(Dataset entries)

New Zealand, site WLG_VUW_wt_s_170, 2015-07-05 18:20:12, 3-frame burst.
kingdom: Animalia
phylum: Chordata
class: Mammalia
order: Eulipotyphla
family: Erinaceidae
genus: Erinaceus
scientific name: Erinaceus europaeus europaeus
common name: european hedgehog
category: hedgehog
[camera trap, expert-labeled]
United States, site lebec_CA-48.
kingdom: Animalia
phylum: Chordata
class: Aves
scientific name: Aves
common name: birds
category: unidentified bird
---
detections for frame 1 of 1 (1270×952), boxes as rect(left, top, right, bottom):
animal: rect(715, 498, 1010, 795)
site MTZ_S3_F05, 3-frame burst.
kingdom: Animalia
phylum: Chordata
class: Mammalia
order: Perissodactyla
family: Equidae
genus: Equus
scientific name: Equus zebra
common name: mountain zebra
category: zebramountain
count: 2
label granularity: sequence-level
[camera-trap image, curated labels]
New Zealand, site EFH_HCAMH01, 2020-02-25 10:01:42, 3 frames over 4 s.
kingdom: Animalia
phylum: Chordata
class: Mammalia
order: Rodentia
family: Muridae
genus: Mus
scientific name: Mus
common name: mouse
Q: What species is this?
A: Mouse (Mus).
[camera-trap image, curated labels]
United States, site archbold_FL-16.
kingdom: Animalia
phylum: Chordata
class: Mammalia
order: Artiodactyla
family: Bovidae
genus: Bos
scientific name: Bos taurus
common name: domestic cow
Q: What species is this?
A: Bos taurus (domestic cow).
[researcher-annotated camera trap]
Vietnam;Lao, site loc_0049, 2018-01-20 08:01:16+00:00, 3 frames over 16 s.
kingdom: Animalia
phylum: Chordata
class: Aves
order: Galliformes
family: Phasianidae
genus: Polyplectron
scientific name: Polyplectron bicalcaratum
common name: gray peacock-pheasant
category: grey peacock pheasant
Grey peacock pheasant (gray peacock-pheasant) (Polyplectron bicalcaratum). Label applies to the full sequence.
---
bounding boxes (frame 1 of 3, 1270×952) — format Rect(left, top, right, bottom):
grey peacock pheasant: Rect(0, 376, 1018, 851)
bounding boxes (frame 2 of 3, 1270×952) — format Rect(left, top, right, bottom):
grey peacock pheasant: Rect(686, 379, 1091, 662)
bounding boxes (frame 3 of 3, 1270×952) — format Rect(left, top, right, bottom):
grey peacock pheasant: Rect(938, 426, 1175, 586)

ABOUT THIS EXERCISE –
Please copy the lines above from the line with "site MTZ_S3_F05, 3-frame burst." up to and including the line with "scientific name: Polyplectron bicalcaratum", exactly as written and with nothing else.

ANSWER –
site MTZ_S3_F05, 3-frame burst.
kingdom: Animalia
phylum: Chordata
class: Mammalia
order: Perissodactyla
family: Equidae
genus: Equus
scientific name: Equus zebra
common name: mountain zebra
category: zebramountain
count: 2
label granularity: sequence-level
[camera-trap image, curated labels]
New Zealand, site EFH_HCAMH01, 2020-02-25 10:01:42, 3 frames over 4 s.
kingdom: Animalia
phylum: Chordata
class: Mammalia
order: Rodentia
family: Muridae
genus: Mus
scientific name: Mus
common name: mouse
Q: What species is this?
A: Mouse (Mus).
[camera-trap image, curated labels]
United States, site archbold_FL-16.
kingdom: Animalia
phylum: Chordata
class: Mammalia
order: Artiodactyla
family: Bovidae
genus: Bos
scientific name: Bos taurus
common name: domestic cow
Q: What species is this?
A: Bos taurus (domestic cow).
[researcher-annotated camera trap]
Vietnam;Lao, site loc_0049, 2018-01-20 08:01:16+00:00, 3 frames over 16 s.
kingdom: Animalia
phylum: Chordata
class: Aves
order: Galliformes
family: Phasianidae
genus: Polyplectron
scientific name: Polyplectron bicalcaratum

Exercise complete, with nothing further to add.